*CHALLENGES:*
a – Do the following statements agree with the French dinner-argument story? For each, answer yes or no and quote the words from the story that decide it.
(i) The couple had spent the day driving for pleasure.
(ii) The narrator was the one who started the argument.
(iii) The narrator remembers with certainty that the dinner took place in 1996.
b – Carry the French dinner-argument story forward from its last line.
>> begin SOURCE
You will have seen the picture in a thousand movies:

the sun setting over a hillside vineyard in a warm summer landscape.

the table laid for two, immaculate table linen, shining glasses, fine wines and attentive service...

Provincial France and a romantic evening ahead.

Table for two

Insufficient Inducement

We had been driving all day, not for pleasure, but seeking a home.

There had been many such days, starting early, struggling, with Mrs P map reading and me trying to remember to stick to the right hand side of the road.

Neither of us had been efficient. We had repeatedly got lost and the driving must sometimes have been hair-raising..

By the time evening had arrived, we were exhausted, bad tempered, disappointed and arguing. 

The undoubted attractions of fine French wines and cuisine were insufficient to assuage the irritations.

 

It was a familiar story, after 10 such trips to Ireland, several to Scotland and Wales and half a dozen to France. 

I can't recall the place, the date, the season, or even the year with any accuracy.

But it was provincial France, over dinner, possibly 1996 and the atmosphere was tense.

A fine wine was not enough

The irritations of the day boiled over. It was me that opened hostilities.

"I can't understand why you forced me to sell the family home. I loved that place. It was magnificent...."

 


 

"It was too big

... I was worried. You were very ill."

"It was unfair, I was ill and not well enough to stand up to your constant pressure...

...medieval beams ..."

 

"It was too big, expensive to maintain, the family had all left home and you were too ill...

...we had to get something smaller."

 

"Peaceful and remote..."

 

 

"It was too remote..."

She added hastily, "too remote for someone who had just had a heart attack."

Like all such marital arguments, it proceeded along predictable lines.

Accusations were traded with varying degrees of hostility.

"Why did you make me sell!"

Suddenly there was something new in the air - an unexplored avenue in a well travelled verbal landscape.

 

"There is something you have not told me. 

Why did we sell?"

Perhaps it was a look - downcast eyes or perhaps it was a hesitation. The pounce was instinctive...

"Is there something that you have not told me?"

 

 

 

She hesitated.

"I hated the place. It scared me. It was too remote."

"Why? That is not what you told me?

You liked the place originally."

"We were burgled. 

You had those problems at work and I could see that you were not well. I did not want to worry you so I didn't tell you," she said firmly.

"As the years have gone by it has got harder to reopen a very frightening experience."

"What happened?"
>> end SOURCE
>> begin DATASET EXTRACT
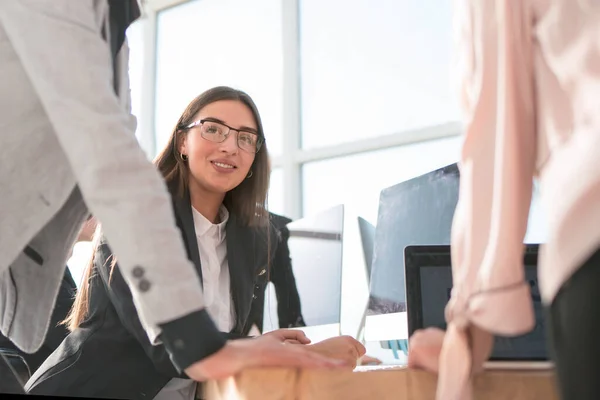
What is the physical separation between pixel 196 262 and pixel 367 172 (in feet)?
3.74

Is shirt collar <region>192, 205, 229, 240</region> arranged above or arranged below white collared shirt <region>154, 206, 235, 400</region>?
>> end DATASET EXTRACT
*EXERCISE RESULTS:*
a –
(i) No: "We had been driving all day, not for pleasure, but seeking a home."
(ii) Yes: "It was me that opened hostilities."
(iii) No: "possibly 1996"

b –
She shrugged, "I went out shopping one day and on my return ran into a masked man upstairs."

 

The room seemed to have gone cold.

"Did he touch you?"

 

"No" she reassured.

"He ran down one set of stairs and made off. I was too scared to follow."

The tension eased.

"When did this happen? Tell me the whole story."

 

Slowly the whole story emerged. 

The burglary had taken place some years previously at a time when there had been a lot of problems in my business - people problems - tensions and troubles.

I owned a difficult and quite sensitive business: one trading across the Iron Curtain and with quite controversial countries.

At my request she described the "burglar."

"So that's why we bought the Rottweiler? and why you have become obsessed with locking all the doors?"

The full impact of what she had told me suddenly struck. I had recognised something from the description.

"That was no burglar, that was..... and after documents.

He had a reputation of being where he shouldn't and would have been more scared than you were."

 

 

 

 

 

My wife was furious. "You are sure?"

Seeing that I was, she realised the implications.

"If I had have told you, you would have called the police and he would have been caught?"

She didn't wait for an answer,

"and those terrible business problems would never have happened."

 

"Yes, in theory we would now be very much richer, have avoided some very unpleasant experiences  and...

 we might not be roaming about looking for a home."

 

"It's too late now?

"Yes it's too late now." I confirmed.

"Water under the bridge."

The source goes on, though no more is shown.